Erythropoiesis signature and serum cytokines
Because IL-6 has been implicated in the development of anemia in systemic JIA, we assessed the degree of correlation between the erythropoiesis signature and serum levels of various cytokines, including IL-6. Serum samples from 16 normal controls, 24 enthesitis-related, six oligoarticular, eight polyarticular RF-, and eight sJIA patients were used in this part of the study. As shown In Figure 4, when all JIA samples were combined, no moderate or strong correlations were observed. When patients with sJIA were analyzed separately, we observed a moderate correlation with IL-17 and IL-10, but only a mild correlation with IL-6. The eight patients with sJIA included in this analysis were representative of the entire sJIA cohort in this study (Hgb mean, 9.5 g/dl; standard deviation, 1.3; CRP mean, 15.3 mg/dl; standard deviation, 8.6; ESR mean, 89 mm/h; standard deviation, 51). Serum IL-6 levels in patients with sJIA ranged between 11.9 and 481.2 pg/ml (mean, 179.4 pg/ml; standard deviation, 180.1 pg/ml).
Erythroid precursors in the bone marrow of patients with systemic JIA and anemia
In two of the patients included in this study, bone marrow biopsy was performed as a part of the initial diagnostic evaluation to rule out malignancy (these patients had relatively low Hb levels: 7.2 and 7.8 g/dl). Both patients were found to have hypercellular bone marrow with mild expansion of erythroid lineage (Figure 5).
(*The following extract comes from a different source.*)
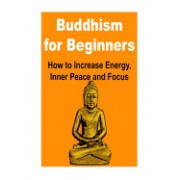 Buddhism for Beginners: How to Increase Energy, Inner Peace and Focus: Buddhism, Buddhism for Starters, Buddhism Beginner's Guide, Buddhism Be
These patients also had moderate expansion of CD163+ histiocytes, a phenomenon viewed by some [7] as early stages of MAS.
Discussion
The concurrent collection of RNA microarray data and detailed PBMC cell phenotyping provided powerful means to determine associations between different gene-expression signatures and PBMC subpopulations. This is based on the fact that differences in gene-expression patterns seen in the peripheral blood are due not only to the up- and downregulation of gene expression but also to the over- or underrepresentation of certain cell populations. The data presented in this study demonstrate that specific gene-expression signatures in sJIA are associated with the expansion of immature PBMC subpopulations and the active disease state. Furthermore, an expansion of precursor cells and upregulation of an erythropoiesis gene-expression signature occurred predominantly in individuals with sJIA and anemia. Strikingly, a discrepancy was noted with strong erythropoiesis-related gene expression and expansion of early precursor cells in peripheral circulation and bone marrow but an absence of reticulocytosis.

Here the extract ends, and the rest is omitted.